How about implementing SPMD on SIMD for D?

Sun Jul 8 19:07:57 UTC 2018

On Saturday, 7 July 2018 at 13:26:10 UTC, Guillaume Piolat wrote:
> On Friday, 6 July 2018 at 23:08:27 UTC, Random D user wrote:
>> Especially, since D doesn't even attempt any 
>> auto-vectorization (poor results and difficult to implement) 
>> and manual loops are quite tedious to write (even std.simd 
>> failed to materialize), so SPMD would be nice alternative.
>
> I think you are mistaken, D code is autovectorized often when 
> using LDC.

That is good to know.
I haven't looked that much into LDC (or clang). I mostly use dmd 
for fast edit-compile cycle. Although, plan is to use LDC for 
"release"/optimized build eventually.

Anyway, I would just want to code some non-trivial loops in SIMD, 
but I wouldn't want to fiddle with intrinsics. Or write a higher 
level wrapper for them.

In my experience, you can only get the real benefits out of SIMD 
if you carefully handcraft your hot loops to fully use it. 
Sprinkling some SIMD here and there with a SIMD vector type, 
doesn't really seem to yield big benefits.

>
> Sometimes it's not and it's hard to know why.

Exactly.
In my experience compilers (msvc) often don't.

> A pragma we could have is the one in the Intel C++ Compiler 
> that says "hey this loop is safe to autovectorize".
>
>> What do you think?
>
> I think that ispc is like OpenCL on the CPU, but can't work on 
> the GPU, FPGA or other OpenCL implementation. OpenCL is so fast 
> because caching is explicit (several levels of memory are 
> exposed).

Yeah, it should be similar. The point is not run it on GPU, you 
can do CUDA, OpenCL, compute shader etc. for that.
CPU code is much easier to debug, and sometimes you're already 
doing things on the GPU, but your CPU side has more room for 
computation.

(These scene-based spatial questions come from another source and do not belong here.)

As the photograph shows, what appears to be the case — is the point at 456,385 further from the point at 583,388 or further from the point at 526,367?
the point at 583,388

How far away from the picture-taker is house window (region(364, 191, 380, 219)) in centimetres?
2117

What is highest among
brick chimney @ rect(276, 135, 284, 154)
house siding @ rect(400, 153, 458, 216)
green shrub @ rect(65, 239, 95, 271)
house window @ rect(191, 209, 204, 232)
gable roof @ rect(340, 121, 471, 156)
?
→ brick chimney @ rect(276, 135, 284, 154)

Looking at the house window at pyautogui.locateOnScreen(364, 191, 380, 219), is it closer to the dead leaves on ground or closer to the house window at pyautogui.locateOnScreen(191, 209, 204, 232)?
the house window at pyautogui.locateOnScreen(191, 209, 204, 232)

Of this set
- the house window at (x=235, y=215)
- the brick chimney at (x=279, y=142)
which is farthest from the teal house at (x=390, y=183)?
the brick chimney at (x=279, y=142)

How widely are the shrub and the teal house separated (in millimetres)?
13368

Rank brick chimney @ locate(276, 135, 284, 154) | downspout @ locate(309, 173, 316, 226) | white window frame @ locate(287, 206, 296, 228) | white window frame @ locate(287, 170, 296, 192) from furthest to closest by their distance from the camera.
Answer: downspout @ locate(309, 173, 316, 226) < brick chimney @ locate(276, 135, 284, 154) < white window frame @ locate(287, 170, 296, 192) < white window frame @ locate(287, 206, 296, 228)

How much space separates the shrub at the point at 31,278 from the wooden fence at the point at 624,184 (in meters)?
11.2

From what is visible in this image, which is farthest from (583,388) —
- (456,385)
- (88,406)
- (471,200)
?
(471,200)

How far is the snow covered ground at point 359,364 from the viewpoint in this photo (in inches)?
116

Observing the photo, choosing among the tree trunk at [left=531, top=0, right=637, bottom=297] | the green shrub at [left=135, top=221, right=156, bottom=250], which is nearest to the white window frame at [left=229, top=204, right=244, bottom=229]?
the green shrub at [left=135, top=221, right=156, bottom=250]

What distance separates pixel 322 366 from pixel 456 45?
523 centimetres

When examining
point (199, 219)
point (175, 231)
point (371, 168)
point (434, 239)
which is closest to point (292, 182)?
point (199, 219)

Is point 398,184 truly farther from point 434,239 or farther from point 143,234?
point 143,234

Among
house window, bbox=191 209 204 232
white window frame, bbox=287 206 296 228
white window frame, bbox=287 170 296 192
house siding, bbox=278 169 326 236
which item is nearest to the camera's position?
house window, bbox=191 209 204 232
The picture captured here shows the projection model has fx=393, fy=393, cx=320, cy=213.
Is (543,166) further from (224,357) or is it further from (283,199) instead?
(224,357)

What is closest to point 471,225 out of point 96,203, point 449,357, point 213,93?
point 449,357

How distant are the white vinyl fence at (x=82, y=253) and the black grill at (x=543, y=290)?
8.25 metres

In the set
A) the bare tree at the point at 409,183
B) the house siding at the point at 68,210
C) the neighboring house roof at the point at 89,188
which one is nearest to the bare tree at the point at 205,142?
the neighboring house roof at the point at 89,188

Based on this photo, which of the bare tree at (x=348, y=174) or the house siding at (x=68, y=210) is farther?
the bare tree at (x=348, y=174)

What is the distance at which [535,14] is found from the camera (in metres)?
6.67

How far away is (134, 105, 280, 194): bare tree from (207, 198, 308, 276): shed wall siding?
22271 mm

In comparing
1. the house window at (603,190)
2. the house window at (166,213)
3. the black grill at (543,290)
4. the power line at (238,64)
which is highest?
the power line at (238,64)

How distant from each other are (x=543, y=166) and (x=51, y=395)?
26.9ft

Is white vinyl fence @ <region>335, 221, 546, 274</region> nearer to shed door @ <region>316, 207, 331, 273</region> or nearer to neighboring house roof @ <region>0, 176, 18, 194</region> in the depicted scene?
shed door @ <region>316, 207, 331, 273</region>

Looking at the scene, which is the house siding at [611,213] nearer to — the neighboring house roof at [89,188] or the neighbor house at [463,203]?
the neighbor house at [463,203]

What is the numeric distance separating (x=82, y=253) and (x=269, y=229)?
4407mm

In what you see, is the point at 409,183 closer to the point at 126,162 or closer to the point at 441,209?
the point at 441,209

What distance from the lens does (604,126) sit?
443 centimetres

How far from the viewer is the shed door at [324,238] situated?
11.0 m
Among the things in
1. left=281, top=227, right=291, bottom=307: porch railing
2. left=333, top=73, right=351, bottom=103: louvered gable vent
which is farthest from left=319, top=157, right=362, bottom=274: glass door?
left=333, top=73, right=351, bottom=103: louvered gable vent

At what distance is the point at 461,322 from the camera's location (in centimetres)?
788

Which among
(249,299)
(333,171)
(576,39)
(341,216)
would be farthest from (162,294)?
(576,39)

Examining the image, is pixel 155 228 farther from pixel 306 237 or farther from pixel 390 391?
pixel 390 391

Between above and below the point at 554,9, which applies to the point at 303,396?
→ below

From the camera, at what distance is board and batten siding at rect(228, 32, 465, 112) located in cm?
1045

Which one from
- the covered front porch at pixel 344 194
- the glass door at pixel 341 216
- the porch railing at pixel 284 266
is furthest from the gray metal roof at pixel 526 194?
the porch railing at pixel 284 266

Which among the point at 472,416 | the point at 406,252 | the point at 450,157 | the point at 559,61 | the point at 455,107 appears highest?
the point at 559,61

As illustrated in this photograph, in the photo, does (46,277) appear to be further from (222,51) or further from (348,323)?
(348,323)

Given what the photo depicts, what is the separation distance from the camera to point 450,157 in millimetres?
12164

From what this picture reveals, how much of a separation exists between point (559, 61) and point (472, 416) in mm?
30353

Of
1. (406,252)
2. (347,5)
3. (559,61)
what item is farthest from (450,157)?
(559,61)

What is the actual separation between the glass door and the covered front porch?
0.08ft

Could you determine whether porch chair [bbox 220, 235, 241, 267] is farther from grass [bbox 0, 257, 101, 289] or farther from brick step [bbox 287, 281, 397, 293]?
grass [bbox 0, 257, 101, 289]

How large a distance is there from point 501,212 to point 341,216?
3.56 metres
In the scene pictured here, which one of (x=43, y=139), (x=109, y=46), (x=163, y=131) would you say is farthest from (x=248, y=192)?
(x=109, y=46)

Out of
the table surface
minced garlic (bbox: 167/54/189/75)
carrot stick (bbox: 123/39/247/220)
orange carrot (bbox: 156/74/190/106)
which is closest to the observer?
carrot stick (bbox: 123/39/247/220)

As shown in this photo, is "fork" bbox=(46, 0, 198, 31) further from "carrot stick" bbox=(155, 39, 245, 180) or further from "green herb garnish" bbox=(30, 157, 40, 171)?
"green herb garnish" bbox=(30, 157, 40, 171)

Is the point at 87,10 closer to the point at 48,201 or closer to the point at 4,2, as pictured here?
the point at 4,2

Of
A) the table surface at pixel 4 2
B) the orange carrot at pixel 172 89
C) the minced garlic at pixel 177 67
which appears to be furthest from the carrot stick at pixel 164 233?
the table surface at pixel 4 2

And you don't have to copy your data between the GPU 
and CPU or deal with latency.
Of course, OpenCL runs on CPU too, but I think there's quite a 
bit of code required to set it up and to use it.

I guess my point was that I would like to do CPU SIMD code easily 
without intrinsics (or manually trying to trick the compiler to 
vectorize the code). SPMD stuff seems to solve these issues. It 
would also be a forward looking step for D.

Ideally, just write your loop normally, debug it and add an 
annotation to get it to run fast on SIMD. Done.